Pelas críticas que se lê a respeito do filme eu esperava muito mais. É claro que é preciso abstrair um pouco do nosso gosto um tanto latino a nossa maneira afetuosa (às vezes demais) de demonstrar sentimentos, para enxergar que na Europa, por exemplo, as pessoas não são tão afetivas assim e que isso é o normal entre eles. Mas que pode ser chata, num filme, a frieza, isso pode. Mesmo que faça parte proposital do enredo.

E digo isso porque, em tese, TYRANNOSAUR  conta a suposta "história de amor entre o viúvo Joseph (Peter Mullan), um beberrão que faz da violência um escudo afetivo, e Hannah (Olivia Colman), uma católica fervorosa espancada pelo marido (Eddie Marsan)".
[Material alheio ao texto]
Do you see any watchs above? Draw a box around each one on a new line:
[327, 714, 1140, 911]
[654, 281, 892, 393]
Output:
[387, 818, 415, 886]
O filme é inglês demais para o meu gosto. O Diretor, aliás, é um ator inglês, chamado Paddy Considine, que já trabalhou em um ou dois filmes com o Jason Stathan.

A história que se desenrola nos filmes ingleses sempre tem componentes beberrões (o que parece ser uma característica do povo de lá) e de humor extremamente contido, ou frio. São tramas sem tempero, provavelmente pela falta, nelas, da nossa latinidade já comentada no inicio.
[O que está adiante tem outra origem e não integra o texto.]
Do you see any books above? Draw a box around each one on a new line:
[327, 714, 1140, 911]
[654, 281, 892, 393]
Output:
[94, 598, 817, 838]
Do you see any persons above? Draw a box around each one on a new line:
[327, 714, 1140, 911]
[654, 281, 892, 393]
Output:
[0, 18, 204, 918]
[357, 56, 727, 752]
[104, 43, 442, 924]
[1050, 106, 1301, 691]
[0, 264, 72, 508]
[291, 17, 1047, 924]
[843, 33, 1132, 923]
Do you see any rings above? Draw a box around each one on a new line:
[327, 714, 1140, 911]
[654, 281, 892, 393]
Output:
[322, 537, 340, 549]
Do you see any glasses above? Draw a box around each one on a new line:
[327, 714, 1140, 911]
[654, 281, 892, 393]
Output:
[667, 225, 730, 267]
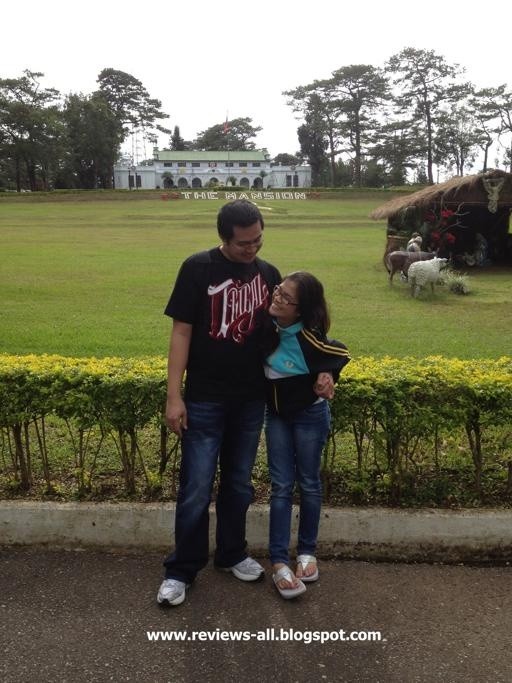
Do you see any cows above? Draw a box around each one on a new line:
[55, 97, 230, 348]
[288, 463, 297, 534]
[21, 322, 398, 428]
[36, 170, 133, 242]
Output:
[384, 247, 440, 286]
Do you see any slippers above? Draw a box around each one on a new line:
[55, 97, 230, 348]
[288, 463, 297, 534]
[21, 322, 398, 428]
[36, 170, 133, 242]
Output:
[272, 566, 307, 600]
[295, 554, 319, 582]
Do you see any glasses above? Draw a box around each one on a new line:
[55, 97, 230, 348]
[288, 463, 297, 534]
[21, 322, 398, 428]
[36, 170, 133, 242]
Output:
[273, 284, 301, 306]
Chamar o filme de "história de amor", como menciona a resenha transcrita acima entre aspas, é forçar demais a barra. Não há um envolvimento romântico-afetivo e sequer sexual que justifique chamar a aproximação entre o tal viúvo e a mulher casada de "romance". Não há carinho; não há fogo. Os dois estão na foto acima.

Obviamente que o contexto em que tudo se dá é muito propositadamente hardcore; no casal protagonista o homem é um fracassado (ainda que aposentado) e a mulher apanha de um marido que a culpa (implícitamente) por não ter lhe dado filhos. São duas pessoas machucadas, ou endurecidas, pela vida. Tudo bem.

Mesmo assim, essa dureza num filme francês, espanhol, argentino e até num brasileiro (e as pessoas no Brasil, nós sabemos, vivem realidades bem duras e tão ásperas quanto aquela do filme) teria sido melhor explorada com um pouco mais de lirismo.

Poderia manter-se toda a aspereza da vida dos protagonistas, e até as limitações afetivas na personalidade de ambos, mas sem deixar de botar uma "florzinha colorida" lá no meio. O que eu chamo de botar uma "florzinha colorida" é pegar uma paisagem cinzenta e fria e colorir uma parte dela com um pouco de sensibilidade. Uma música, um gesto.

O filme é de uma chatice atroz. Insosso, inodoro e insalubre. Mais por omissão do que por ação. Às vezes um filme incomoda por ações muito violentas, duras. Esse é chato porque não acontece nada muito digno de ser chamado de emoção.

Até o NOME DO FILME parte de um contexto absolutamente besta e que pouco tem a ver com a trama. Acontece que o tal viúvo, quando a esposa era viva, a chamava ("carinhosamente") de "tiranossauro". Porque ela era grande e pesada e se movimentava fazendo barulho com os pés pela casa. Ele refere, numa única conversa durante o filme, que se arrepende de tê-la chamado assim. Mas na trama ela já morreu há anos e não aparece no filme nem em flashback. O título, portanto, é absolutamente descabido.

Não gostei. Na minha opinião eu não veria esse filme nem em DVD. Menos ainda no cinema.